Otons le masque à nos persécuteurs,
Entre eux et nous traçons un parallèle ;
Peintres du vrai, saisissons nos couleurs,
Dessinons-en l'astuce et le faux zèle.
Par un abus de la confession,
Que n'ont-ils pas désuni de ménages !
Combien aussi par mainte obsession,
N'ont-ils pas pris, usurpé d'héritages ? |
| 5.
On les voit vendre au riche, à
prix d'argent
Le paradis, les joies de l'autre monde ;
Même exciter, par la soif de l'argent,
A l'abandon des biens de ce bas monde ;
Absoudre, unir, toujours pour de l'argent;
Le regard louche, et d'un air méprisable,
Laisser sans honte, en absence d'argent,
Le pauvre en butte à la griffe du diable. |
6.
Nos ennemis, à ce sombre portrait,
Seraient-ils gens à ne pas se connaître ?

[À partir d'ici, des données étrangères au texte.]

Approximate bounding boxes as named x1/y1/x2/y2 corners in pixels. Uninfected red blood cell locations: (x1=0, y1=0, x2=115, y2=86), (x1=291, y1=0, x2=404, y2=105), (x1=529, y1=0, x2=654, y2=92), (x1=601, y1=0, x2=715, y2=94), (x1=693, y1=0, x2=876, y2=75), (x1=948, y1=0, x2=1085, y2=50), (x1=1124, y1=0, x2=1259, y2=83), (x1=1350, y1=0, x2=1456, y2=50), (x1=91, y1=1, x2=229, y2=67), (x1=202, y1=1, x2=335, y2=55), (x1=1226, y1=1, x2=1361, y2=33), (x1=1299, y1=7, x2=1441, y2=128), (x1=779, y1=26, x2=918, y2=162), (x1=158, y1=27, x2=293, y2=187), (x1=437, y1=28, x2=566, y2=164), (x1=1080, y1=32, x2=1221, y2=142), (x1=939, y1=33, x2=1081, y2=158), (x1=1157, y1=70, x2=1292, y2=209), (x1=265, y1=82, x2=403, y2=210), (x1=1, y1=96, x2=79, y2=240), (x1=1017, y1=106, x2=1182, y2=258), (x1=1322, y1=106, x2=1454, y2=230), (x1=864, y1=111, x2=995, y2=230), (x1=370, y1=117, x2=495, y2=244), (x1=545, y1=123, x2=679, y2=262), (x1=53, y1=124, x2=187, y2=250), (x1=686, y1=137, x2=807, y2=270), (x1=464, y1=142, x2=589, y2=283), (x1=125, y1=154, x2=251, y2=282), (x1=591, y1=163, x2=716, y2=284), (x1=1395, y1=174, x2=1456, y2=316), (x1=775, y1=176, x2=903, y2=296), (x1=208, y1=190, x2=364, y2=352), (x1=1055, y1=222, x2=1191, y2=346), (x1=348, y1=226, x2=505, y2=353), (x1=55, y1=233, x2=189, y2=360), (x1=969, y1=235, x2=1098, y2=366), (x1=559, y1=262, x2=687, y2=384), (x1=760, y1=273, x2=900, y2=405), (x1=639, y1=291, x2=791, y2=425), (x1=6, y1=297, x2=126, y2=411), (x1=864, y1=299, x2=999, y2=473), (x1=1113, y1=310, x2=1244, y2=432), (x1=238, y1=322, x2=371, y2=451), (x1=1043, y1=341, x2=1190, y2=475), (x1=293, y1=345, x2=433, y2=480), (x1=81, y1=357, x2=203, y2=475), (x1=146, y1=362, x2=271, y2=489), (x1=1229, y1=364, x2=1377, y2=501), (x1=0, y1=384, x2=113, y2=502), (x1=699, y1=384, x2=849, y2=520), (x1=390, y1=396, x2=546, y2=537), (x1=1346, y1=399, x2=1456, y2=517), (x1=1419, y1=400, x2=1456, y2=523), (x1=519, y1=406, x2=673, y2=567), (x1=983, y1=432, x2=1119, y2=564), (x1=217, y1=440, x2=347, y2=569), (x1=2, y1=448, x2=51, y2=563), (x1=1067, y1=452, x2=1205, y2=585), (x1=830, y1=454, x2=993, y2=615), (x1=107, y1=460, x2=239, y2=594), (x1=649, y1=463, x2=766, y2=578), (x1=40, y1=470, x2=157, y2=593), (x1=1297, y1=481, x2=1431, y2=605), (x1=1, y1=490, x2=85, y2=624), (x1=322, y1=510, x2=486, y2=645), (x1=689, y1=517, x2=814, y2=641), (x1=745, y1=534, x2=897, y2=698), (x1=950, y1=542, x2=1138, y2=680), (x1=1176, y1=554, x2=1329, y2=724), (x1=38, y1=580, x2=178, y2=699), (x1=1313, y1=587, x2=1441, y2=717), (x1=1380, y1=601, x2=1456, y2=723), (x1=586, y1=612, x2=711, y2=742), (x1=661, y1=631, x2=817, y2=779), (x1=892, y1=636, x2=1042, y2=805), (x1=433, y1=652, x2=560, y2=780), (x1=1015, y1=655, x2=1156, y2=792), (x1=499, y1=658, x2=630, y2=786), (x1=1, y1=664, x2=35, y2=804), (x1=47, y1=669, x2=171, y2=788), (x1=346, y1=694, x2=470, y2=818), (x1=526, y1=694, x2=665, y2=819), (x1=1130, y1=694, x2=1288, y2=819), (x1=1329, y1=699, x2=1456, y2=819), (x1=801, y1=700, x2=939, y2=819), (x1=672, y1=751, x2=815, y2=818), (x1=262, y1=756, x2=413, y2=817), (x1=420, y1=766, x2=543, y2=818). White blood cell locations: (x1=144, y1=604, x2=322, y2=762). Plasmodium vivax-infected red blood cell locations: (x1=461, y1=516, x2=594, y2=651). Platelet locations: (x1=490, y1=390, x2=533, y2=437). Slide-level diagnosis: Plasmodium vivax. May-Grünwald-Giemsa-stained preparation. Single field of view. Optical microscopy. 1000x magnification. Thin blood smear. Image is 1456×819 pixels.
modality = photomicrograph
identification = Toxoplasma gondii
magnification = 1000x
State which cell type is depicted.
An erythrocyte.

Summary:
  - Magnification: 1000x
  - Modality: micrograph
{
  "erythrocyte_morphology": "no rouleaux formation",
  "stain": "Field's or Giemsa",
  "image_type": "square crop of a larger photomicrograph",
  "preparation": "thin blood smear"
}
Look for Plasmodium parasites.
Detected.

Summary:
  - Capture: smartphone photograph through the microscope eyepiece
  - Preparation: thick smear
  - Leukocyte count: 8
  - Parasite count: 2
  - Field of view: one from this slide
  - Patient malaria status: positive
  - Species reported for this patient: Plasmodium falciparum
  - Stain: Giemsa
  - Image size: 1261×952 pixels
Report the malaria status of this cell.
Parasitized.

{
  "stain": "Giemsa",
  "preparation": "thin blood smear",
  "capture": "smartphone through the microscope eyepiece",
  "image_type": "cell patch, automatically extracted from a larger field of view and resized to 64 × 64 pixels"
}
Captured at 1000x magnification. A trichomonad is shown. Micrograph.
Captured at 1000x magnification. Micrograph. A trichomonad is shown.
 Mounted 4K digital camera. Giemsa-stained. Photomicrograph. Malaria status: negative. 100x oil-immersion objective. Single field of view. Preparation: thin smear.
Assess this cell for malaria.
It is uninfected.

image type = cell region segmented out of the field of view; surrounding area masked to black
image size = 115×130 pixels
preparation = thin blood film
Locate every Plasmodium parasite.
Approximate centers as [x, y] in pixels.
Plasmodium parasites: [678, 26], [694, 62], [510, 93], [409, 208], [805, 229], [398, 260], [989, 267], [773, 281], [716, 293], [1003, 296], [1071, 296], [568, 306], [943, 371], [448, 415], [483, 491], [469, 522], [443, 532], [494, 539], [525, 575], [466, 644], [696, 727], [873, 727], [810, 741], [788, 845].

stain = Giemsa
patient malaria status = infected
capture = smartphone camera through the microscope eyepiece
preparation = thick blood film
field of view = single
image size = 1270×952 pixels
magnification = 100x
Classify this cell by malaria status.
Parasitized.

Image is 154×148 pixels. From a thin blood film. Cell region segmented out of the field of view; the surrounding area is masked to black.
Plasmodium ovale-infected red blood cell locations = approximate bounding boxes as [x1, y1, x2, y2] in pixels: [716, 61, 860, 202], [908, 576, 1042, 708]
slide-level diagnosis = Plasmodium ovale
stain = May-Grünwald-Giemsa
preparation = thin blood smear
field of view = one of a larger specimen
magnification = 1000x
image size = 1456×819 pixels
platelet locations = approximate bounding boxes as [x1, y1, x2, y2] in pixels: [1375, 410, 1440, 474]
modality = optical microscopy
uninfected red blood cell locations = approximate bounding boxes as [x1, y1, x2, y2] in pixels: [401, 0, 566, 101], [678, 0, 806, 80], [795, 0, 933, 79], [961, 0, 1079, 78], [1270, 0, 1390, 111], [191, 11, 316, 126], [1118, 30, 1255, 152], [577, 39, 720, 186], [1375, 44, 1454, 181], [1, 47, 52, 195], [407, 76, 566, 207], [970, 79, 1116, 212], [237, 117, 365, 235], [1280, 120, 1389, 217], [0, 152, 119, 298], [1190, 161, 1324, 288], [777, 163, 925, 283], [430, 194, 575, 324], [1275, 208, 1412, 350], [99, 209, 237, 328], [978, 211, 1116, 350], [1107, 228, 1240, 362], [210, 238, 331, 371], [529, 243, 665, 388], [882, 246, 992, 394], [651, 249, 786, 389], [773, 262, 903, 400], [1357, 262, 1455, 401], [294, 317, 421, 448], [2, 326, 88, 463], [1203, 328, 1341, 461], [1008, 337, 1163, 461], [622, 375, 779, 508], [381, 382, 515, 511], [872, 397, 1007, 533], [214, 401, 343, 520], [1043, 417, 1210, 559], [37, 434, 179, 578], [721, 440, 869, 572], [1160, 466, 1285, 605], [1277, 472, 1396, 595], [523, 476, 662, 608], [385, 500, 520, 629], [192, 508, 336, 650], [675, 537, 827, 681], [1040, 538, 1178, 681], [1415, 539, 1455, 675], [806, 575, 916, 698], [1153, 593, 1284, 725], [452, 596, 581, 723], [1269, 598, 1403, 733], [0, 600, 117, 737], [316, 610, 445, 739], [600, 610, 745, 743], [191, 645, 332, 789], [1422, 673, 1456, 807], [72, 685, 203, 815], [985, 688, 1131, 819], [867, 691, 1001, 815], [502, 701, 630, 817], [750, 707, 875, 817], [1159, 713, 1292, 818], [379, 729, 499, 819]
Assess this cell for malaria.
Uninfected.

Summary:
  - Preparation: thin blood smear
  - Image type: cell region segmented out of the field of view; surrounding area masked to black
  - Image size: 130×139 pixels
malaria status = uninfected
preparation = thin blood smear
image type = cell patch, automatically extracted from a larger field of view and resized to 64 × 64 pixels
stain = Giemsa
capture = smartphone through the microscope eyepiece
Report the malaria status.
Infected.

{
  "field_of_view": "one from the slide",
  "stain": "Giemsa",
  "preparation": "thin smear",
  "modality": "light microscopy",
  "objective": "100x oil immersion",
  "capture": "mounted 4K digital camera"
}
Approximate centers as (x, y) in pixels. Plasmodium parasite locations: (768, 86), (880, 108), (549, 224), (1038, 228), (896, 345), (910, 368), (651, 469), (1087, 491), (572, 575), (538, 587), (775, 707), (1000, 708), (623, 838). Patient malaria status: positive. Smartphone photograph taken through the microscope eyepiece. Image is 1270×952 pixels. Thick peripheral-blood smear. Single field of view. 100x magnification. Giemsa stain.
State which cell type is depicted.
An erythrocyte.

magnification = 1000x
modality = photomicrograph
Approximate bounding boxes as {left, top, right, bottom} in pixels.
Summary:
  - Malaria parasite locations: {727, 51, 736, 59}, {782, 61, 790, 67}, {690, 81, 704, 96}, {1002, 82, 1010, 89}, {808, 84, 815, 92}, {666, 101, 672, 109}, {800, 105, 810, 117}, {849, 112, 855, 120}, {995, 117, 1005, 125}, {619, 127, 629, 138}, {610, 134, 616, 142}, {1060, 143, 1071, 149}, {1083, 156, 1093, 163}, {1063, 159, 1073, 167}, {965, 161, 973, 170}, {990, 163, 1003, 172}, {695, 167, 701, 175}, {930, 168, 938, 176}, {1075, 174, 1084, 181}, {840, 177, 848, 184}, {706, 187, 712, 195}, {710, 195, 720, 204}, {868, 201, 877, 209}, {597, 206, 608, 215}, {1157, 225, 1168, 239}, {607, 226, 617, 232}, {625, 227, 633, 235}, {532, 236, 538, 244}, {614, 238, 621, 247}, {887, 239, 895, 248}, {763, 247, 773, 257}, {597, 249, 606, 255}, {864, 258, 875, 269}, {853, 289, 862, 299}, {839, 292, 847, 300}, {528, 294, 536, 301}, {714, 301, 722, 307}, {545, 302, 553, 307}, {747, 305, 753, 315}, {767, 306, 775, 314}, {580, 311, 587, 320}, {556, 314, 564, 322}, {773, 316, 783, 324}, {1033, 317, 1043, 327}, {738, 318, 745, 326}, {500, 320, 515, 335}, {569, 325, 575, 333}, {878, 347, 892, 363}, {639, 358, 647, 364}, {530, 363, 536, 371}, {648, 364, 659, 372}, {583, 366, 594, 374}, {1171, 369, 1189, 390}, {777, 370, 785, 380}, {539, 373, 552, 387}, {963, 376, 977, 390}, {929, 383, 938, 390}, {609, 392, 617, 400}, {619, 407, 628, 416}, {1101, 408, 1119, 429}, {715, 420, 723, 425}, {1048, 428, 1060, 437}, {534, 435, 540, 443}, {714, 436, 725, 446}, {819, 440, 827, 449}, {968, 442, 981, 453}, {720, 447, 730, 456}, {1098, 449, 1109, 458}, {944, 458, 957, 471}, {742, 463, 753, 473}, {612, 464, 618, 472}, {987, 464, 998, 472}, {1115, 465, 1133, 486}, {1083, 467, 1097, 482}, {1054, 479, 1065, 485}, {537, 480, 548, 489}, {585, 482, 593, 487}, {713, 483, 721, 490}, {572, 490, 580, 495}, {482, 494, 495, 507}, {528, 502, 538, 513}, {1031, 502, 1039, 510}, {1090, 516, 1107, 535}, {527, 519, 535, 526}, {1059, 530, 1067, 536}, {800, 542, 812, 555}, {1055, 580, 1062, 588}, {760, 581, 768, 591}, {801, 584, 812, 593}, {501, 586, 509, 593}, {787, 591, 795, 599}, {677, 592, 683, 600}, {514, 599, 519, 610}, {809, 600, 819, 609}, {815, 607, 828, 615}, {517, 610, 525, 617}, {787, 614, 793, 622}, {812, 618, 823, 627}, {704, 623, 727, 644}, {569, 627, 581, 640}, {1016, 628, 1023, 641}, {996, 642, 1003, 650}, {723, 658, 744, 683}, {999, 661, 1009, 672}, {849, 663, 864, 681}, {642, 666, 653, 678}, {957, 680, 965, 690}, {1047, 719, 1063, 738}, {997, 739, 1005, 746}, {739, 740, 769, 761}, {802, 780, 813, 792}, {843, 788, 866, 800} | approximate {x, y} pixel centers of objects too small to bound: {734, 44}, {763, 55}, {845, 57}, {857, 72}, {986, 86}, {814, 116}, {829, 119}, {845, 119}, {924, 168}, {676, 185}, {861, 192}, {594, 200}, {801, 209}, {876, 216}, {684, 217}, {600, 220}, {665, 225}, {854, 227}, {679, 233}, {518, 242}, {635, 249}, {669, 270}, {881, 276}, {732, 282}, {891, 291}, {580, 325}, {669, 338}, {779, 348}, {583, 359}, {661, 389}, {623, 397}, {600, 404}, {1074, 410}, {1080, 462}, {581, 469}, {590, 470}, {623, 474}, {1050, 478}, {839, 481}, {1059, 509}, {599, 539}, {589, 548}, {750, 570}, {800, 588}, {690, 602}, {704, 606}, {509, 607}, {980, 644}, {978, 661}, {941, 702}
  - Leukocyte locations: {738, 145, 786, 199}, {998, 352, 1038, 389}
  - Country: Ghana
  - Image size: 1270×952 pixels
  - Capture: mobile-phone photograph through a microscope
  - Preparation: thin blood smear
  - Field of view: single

Déconcertés, confus à chaque trait,
Qui ne sent pas leur embarras renaître ?
Ces tonsurés à qui Dieu fasse paix,
Renvoyons-les au fond de leur église,
En les sommant de laisser désormais,
Le maçon vivre et mourir à sa guise. |
| 7.
A notre tour pleins de zèle et de foi,
Brièvement esquissons notre tâche ;
N'avons-nous pas pour précepte et pour loi,
De secourir le malheur sans relâche ?
Ce beau mandat de la Divinité,
Exige plus que stérile éloquence ;
Sobres de mots, chez nous la charité,
Sans nul éclat se pratique en silence. |
8.
A l'invisible architecte des cieux,
Unissons-nous pour offrir notre hommage ;
Supplions-le, recueillis et pieux,
De se montrer propice à notre ouvrage !
Aidés par lui, que peuvent des pervers ?
Méprisons-les, suivons notre carrière.